The project was started by Pacunam, a Guatemalan nonprofit organization, and carried out with help from the National Center for Airborne Laser Mapping, which is based at the University of Houston. The lidar technology essentially allows researchers to spot bumps in the landscape. Most of the ruins look like rocky mounds — even in person, and to the naked eye — but experts can often identify a collapsed quarry, palace or street.
With help from supporters, Pacunam has spent more than $600,000 on this first phase of the lidar project, said Marianne Hernandez, the president of the board. The organization hopes to use the laser technology to map the entire Maya Biosphere Reserve.
But it is not only about protecting cultural treasures, Ms. Hernandez said. The project is part of a broad push to fight climate change, generate tourism dollars and prevent illegal activities like border trafficking and deforestation in protected areas.
“This is a Guatemalan effort,” she said. “We need to marry the interest in pursuing scientific stories with our interest in finding a sustainable model for the area.”
Ms. Hernandez began planning the project in 2015 with archaeologists like Marcello Canuto, director of the Middle American Research Institute at Tulane University. The laser-equipped planes flew over Guatemala in 2016. And when Dr. Canuto and his students finally saw the preliminary data about a year ago, “We could not peel our eyes off the T.V. screen,” he said.
“It’s being blind, and then being able to see.”
The Maya culture was known for its sophisticated approach to agriculture, arts and astronomy. The peak era for the civilization, which some archaeologists refer to as the Classic Period, is generally considered to have lasted from around A.D. 250 to 900.
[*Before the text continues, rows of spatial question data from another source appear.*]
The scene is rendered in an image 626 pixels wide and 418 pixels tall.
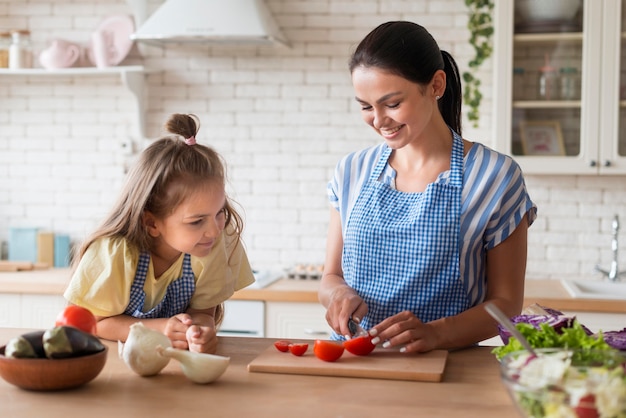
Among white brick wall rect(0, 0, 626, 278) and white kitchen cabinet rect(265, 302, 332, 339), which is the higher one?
white brick wall rect(0, 0, 626, 278)

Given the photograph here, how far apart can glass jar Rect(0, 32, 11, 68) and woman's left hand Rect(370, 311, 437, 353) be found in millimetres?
3122

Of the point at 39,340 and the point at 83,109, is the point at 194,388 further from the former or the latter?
the point at 83,109

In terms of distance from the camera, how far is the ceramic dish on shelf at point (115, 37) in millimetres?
4164

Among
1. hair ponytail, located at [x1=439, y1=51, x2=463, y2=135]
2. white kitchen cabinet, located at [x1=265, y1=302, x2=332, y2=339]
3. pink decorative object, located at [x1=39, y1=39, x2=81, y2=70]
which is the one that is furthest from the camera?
pink decorative object, located at [x1=39, y1=39, x2=81, y2=70]

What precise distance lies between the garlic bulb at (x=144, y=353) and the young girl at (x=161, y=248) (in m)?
0.26

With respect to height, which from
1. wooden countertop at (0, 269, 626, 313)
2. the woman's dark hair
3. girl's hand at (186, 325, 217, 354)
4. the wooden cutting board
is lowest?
wooden countertop at (0, 269, 626, 313)

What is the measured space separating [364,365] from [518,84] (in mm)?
2420

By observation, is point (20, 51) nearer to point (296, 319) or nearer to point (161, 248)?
point (296, 319)

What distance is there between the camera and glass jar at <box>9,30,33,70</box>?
417 cm

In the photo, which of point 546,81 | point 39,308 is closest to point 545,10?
point 546,81

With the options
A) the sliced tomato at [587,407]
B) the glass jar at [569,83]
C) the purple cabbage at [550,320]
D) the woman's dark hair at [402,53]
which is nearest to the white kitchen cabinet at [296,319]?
the glass jar at [569,83]

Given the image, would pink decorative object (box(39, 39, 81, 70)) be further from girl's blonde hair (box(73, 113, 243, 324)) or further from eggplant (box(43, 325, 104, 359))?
eggplant (box(43, 325, 104, 359))

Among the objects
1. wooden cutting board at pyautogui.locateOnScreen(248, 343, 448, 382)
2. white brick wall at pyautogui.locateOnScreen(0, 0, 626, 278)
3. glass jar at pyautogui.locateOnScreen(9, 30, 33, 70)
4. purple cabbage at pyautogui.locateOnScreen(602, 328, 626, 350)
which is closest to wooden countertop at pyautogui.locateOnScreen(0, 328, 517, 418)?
wooden cutting board at pyautogui.locateOnScreen(248, 343, 448, 382)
The total population at that time was once estimated to be a few million, said Diane Davies, an archaeologist and Maya specialist based in the United Kingdom. But in light of the new lidar data, she said it could now be closer to 10 million.
Dr. Davies was not involved in the lidar project but considered it “really big, sensational news.” She said the data should encourage people not only to re-evaluate Maya civilization, but also to learn from it.
“To have such a large number of people living at such a high level for such a long period of time, it really proves the fact that these people were highly developed, and also quite environmentally conscientious,” she said.
Among the structures uncovered were roads, built wide and raised high above the wetlands to connect fields to farmers and markets to metropolises. There were also small dwellings, quarries and intricate irrigation systems. “We’re seeing the spaces in between, and that’s where really interesting stuff was happening,” Dr. Garrison said.
He added that in addition to changing people’s perception of the Maya culture, lidar represented “a sea change” in the field of archaeology.
“I don’t think you see a lot of discoveries happening across the sciences right now that sort of turn a discipline on its head,” he said. “It’s exciting to know that it can still happen.”
Correction: February 3, 2018
An earlier version of this article misstated Thomas Garrison’s academic affiliation. He is an archaeologist at Ithaca College, not Ithaca University.